- _GIVEN INSTRUCTION_
The records that follow need to be output exactly as they are.

##### INPUT RECORDS #####

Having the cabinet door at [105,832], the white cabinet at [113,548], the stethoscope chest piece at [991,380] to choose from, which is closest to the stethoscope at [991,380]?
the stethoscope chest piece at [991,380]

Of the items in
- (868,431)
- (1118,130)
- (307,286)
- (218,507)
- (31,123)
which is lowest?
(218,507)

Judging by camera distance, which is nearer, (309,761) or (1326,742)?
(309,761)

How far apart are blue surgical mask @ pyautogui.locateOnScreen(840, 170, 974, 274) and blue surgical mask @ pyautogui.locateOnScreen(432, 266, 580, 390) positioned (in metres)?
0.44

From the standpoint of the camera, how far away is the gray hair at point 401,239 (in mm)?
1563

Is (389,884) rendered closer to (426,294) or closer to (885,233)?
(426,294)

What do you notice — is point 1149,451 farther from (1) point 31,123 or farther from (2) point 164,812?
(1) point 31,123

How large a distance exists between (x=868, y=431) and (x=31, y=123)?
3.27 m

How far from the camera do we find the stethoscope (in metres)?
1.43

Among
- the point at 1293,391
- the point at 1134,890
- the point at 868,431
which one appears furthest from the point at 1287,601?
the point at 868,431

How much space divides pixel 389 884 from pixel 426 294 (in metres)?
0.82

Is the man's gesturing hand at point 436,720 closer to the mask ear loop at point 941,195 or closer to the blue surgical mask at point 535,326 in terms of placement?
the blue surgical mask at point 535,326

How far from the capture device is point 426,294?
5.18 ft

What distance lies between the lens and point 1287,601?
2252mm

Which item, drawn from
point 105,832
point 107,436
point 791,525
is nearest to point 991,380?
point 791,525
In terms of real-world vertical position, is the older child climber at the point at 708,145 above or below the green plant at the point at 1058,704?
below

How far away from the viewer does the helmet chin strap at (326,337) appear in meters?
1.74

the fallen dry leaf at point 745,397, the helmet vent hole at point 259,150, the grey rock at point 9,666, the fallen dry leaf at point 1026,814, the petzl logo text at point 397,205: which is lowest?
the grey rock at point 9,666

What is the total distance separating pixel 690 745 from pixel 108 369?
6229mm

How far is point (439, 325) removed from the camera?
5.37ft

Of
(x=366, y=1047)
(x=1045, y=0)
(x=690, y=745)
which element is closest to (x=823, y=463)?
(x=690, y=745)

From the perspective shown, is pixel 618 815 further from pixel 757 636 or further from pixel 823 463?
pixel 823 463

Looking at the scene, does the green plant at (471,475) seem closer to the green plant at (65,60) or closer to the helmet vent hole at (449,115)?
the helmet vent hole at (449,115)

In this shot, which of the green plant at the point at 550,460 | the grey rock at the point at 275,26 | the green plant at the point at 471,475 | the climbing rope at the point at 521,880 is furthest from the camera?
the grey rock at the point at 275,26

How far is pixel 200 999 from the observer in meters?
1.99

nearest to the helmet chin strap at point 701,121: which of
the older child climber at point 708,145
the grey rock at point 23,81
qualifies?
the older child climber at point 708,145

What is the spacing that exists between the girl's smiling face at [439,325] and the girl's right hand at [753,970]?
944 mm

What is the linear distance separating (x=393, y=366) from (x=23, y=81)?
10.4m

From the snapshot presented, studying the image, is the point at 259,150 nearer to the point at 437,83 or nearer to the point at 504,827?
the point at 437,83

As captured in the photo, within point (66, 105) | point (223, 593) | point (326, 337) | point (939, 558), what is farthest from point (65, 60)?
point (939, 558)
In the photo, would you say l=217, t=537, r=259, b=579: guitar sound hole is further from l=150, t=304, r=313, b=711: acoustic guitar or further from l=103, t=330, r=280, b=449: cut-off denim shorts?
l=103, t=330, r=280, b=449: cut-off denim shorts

#####

- _FINAL RESULT_
Having the cabinet door at [105,832], the white cabinet at [113,548], the stethoscope chest piece at [991,380] to choose from, which is closest to the stethoscope at [991,380]?
the stethoscope chest piece at [991,380]

Of the items in
- (868,431)
- (1118,130)
- (307,286)
- (218,507)
- (31,123)
which is lowest?
(218,507)

Judging by camera distance, which is nearer, (309,761) or (1326,742)?
(309,761)

How far apart are blue surgical mask @ pyautogui.locateOnScreen(840, 170, 974, 274) and blue surgical mask @ pyautogui.locateOnScreen(432, 266, 580, 390) positioned (in metres)?
0.44

From the standpoint of the camera, how far away is the gray hair at point 401,239 (in mm)?
1563

Is (389,884) rendered closer to (426,294) or closer to (885,233)?
(426,294)

What do you notice — is point 1149,451 farther from (1) point 31,123 or farther from (2) point 164,812?
(1) point 31,123

How large a distance exists between (x=868, y=431) and (x=31, y=123)?
3.27 m

How far from the camera do we find the stethoscope (in metres)?
1.43

Among
- the point at 1293,391
- the point at 1134,890
- the point at 868,431
which one appears furthest from the point at 1287,601?
the point at 868,431

How much space divides pixel 389 884 from pixel 426 294 (in metres)?
0.82

Is the man's gesturing hand at point 436,720 closer to the mask ear loop at point 941,195 or closer to the blue surgical mask at point 535,326 in terms of placement?
the blue surgical mask at point 535,326

How far from the capture device is point 426,294?
5.18 ft

What distance lies between the lens and point 1287,601?
2252mm

Which item, drawn from
point 105,832
point 107,436
point 791,525
is nearest to point 991,380?
point 791,525
In terms of real-world vertical position, is the older child climber at the point at 708,145 above or below the green plant at the point at 1058,704?
below

How far away from the viewer does the helmet chin strap at (326,337) appear in meters?
1.74

the fallen dry leaf at point 745,397, the helmet vent hole at point 259,150, the grey rock at point 9,666, the fallen dry leaf at point 1026,814, the petzl logo text at point 397,205: which is lowest?
the grey rock at point 9,666

What is the total distance separating pixel 690 745 from pixel 108 369?
6229mm

How far is point (439, 325) removed from the camera?
5.37ft

Of
(x=366, y=1047)
(x=1045, y=0)
(x=690, y=745)
which element is closest to (x=823, y=463)?
(x=690, y=745)

From the perspective shown, is pixel 618 815 further from pixel 757 636 or further from pixel 823 463?
pixel 823 463

Looking at the scene, does the green plant at (471,475) seem closer to the green plant at (65,60) or closer to the helmet vent hole at (449,115)?
the helmet vent hole at (449,115)

In this shot, which of the green plant at the point at 550,460 | the grey rock at the point at 275,26 | the green plant at the point at 471,475 | the climbing rope at the point at 521,880 is furthest from the camera?
the grey rock at the point at 275,26

How far is pixel 200 999 from the observer in meters?
1.99

nearest to the helmet chin strap at point 701,121: which of
the older child climber at point 708,145
the grey rock at point 23,81
qualifies?
the older child climber at point 708,145

What is the spacing that exists between the girl's smiling face at [439,325] and the girl's right hand at [753,970]?
944 mm

What is the linear distance separating (x=393, y=366) from (x=23, y=81)?
10.4m

From the snapshot presented, studying the image, is the point at 259,150 nearer to the point at 437,83 or nearer to the point at 504,827?
the point at 437,83

As captured in the photo, within point (66, 105) | point (223, 593) | point (326, 337) | point (939, 558), what is farthest from point (65, 60)?
point (939, 558)
In the photo, would you say l=217, t=537, r=259, b=579: guitar sound hole is further from l=150, t=304, r=313, b=711: acoustic guitar or further from l=103, t=330, r=280, b=449: cut-off denim shorts?
l=103, t=330, r=280, b=449: cut-off denim shorts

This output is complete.